Calculate Likelihood of Position Being Repeated | lichess.org | Page 1

lunar narwhal Oct 30, 2024, 5:29 AM

#

I am doing many offline Stockfish evaluations (hundreds of thousands / millions of games).

Each game will have a full stockfish evaluation (a list of objects) saved to a Game table in a SQL database.

Each time I have Stockfish evaluate a position, I want to determine the likelihood that I will need to evaluate that same position again so that I can cache that evaluation.

For instance, many of these games will have the exact same position to evaluate after 2 moves, but it is very unlikely that any game 20 moves in will have a position that is reached in any other game.

A simple approach would be to just cache the first n moves for every game.

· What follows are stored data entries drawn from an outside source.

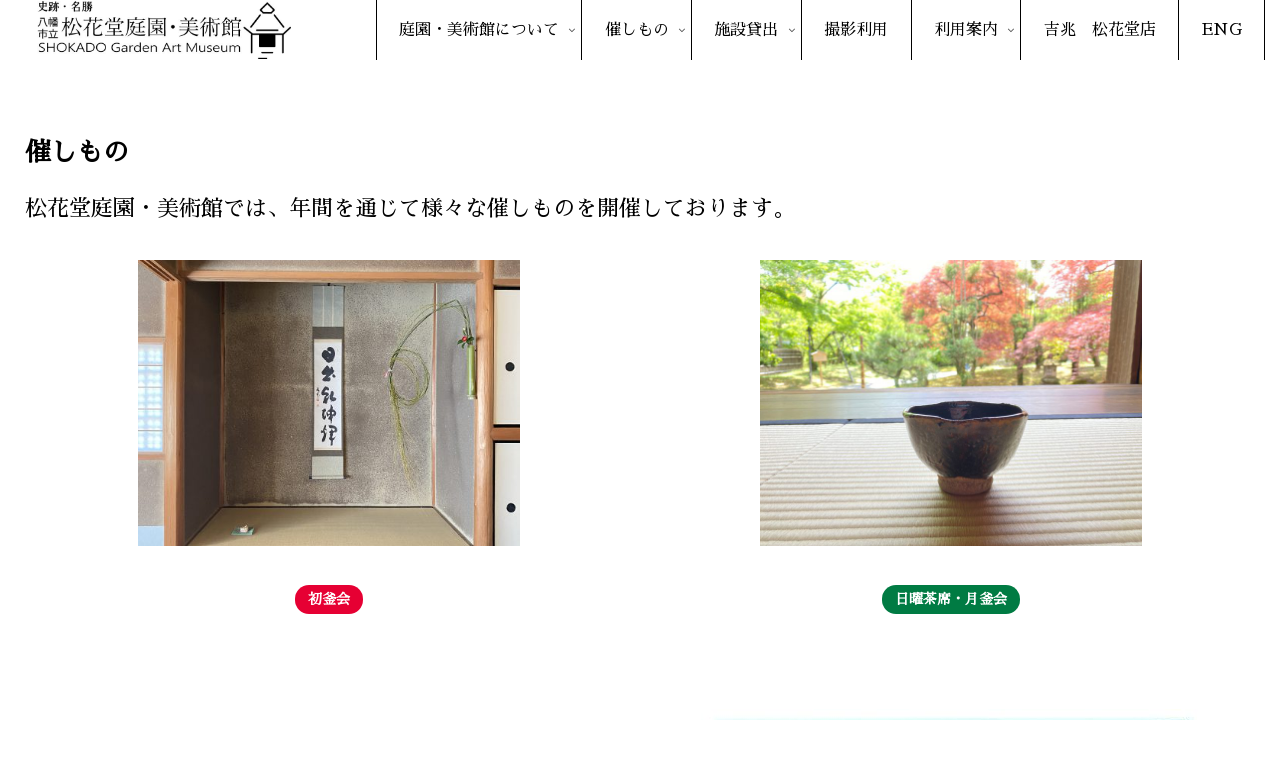

--- FILE ---
content_type: text/css
request_url: https://shokado-garden-art-museum.jp/wp/wp-content/themes/cocoon-child-master/style.css?ver=5.8.12&fver=20201213071226
body_size: 1028
content:
@charset "UTF-8";

/*!
Theme Name: Cocoon Child
Description: Cocoon専用の子テーマ
Theme URI: https://wp-cocoon.com/
Author: わいひら
Author URI: https://nelog.jp/
Template:   cocoon-master
Version:    1.1.2
*/

/************************************
** 子テーマ用のスタイルを書く
************************************/
/*必要ならばここにコードを書く*/

/************************************
** レスポンシブデザイン用のメディアクエリ
************************************/
/*1023px以下*/
@media screen and (max-width: 1023px){
  /*必要ならばここにコードを書く*/
}

/*834px以下*/
@media screen and (max-width: 834px){
  /*必要ならばここにコードを書く*/
}

/*480px以下*/
@media screen and (max-width: 480px){
  /*必要ならばここにコードを書く*/
}

 /*メニューの内側にのみライン*/
#navi .navi-in > ul > li{
  border-left: 1px solid #000000;
}

#navi .navi-in > ul > li:last-child{
  border-right: 1px solid #000000;
}

.navi-in > ul > .menu-item-has-children > a::after{
  right: 10px;
} 



 /*トップページ画像拡大*/
.home #content img {
    -webkit-transition: .3s ease-in-out;
    transition: .3s ease-in-out;
}
 
.home #content img:hover {
    -webkit-transform: scale(1.1);
    transform: scale(1.1);
}


/*ｈ２タイトル下線*/
.entry-content h2 {
font-size: 40px;
padding: 8px;
border-bottom: solid 2px #000000;
}
 
/*ナビゲーションアンダーライン*/
#navi li a:after {
content: '';
width: 0;
transition: all 0.3s ease;
border-bottom: 1px solid #292d48; /*下線の太さ・色*/
display: block;
}
#navi .navi-in a:hover:after {
width: 100%;
border-bottom: 1px solid #292d48; /*下線の太さ・色*/
}


/* リストタグの編集 */
#npcatch li {
   	overflow: hidden;
    clear: both;
    margin: 0px 0px 10px 0px;
    border-bottom: #839b5c solid 1px;
    background: none;
    padding: 0 0 0px 0px;}
 
/* 日付の表示の編集 */
#npcatch span.date {
    float: left;
    font-size: 8px;
    color: #9c9c9c;}
 /* 日付の表示の編集 */
#npcatch .title{
		color: #000000;
	    }

/* PCで電話番号リンクを無効に */
@media (min-width: 751px) {
    a[href*="tel:"] {
        pointer-events: none;
        cursor: default;
        text-decoration: none;
    }
}

/*ウィジェットタイトル*/
#sidebar .widget-sidebar-title{border-radius: 15px;
background: #FFF; /*背景色*/
border: 1px solid #000; /*枠線色*/
color: #000;} /*文字色*/

/*トップページの記事のタイトルを非表示にする*/
.home .entry-title {
display: none;
}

This is a good partial solution!

Consider the endgame; we will likely see common positions across games when there are only 1-2 pieces left on the board.

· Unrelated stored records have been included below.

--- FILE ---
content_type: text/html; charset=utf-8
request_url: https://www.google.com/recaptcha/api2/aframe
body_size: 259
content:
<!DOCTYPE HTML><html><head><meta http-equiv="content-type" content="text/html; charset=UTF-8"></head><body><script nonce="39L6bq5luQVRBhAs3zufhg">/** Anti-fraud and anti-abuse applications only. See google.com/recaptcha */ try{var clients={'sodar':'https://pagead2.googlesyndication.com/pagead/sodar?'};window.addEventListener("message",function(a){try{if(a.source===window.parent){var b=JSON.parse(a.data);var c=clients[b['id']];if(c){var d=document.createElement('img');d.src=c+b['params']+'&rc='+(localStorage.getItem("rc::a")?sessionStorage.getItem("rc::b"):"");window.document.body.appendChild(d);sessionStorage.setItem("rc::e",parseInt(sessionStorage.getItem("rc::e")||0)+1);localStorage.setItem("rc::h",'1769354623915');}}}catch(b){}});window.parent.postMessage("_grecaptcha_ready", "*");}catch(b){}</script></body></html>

The “entropy” of a chess game seems to increase and then decrease as the game goes on.

I’m curious if anyone has spent some time thinking through this question and if they had any interesting findings?

TLDR: How to (roughly) calculate the likelihood that any FEN is repeated across any pool of chess games?

rare vigil Oct 30, 2024, 7:48 AM

#

I don't have an answer, but I suspect that in the endgame, a tablebase will be more useful than cached evaluations

honest walrus Oct 30, 2024, 9:02 AM

#

A very rough approximation is o take the number of turns (t) from the FEN, and consider it's probability being roughly 1/20**(2t) with 20 being the average number of legal moves iirc, and considering all legal moves are equally likely (not true)

balmy cove Oct 30, 2024, 4:15 PM

#

You can make a first pass over the games, just generating the FENs. Then sort and count by number of coincidences. This two steps must be well thought to balance time and space needed.

Finally evaluate only the nth percentile with highest coincidence rate.

#Calculate Likelihood of Position Being Repeated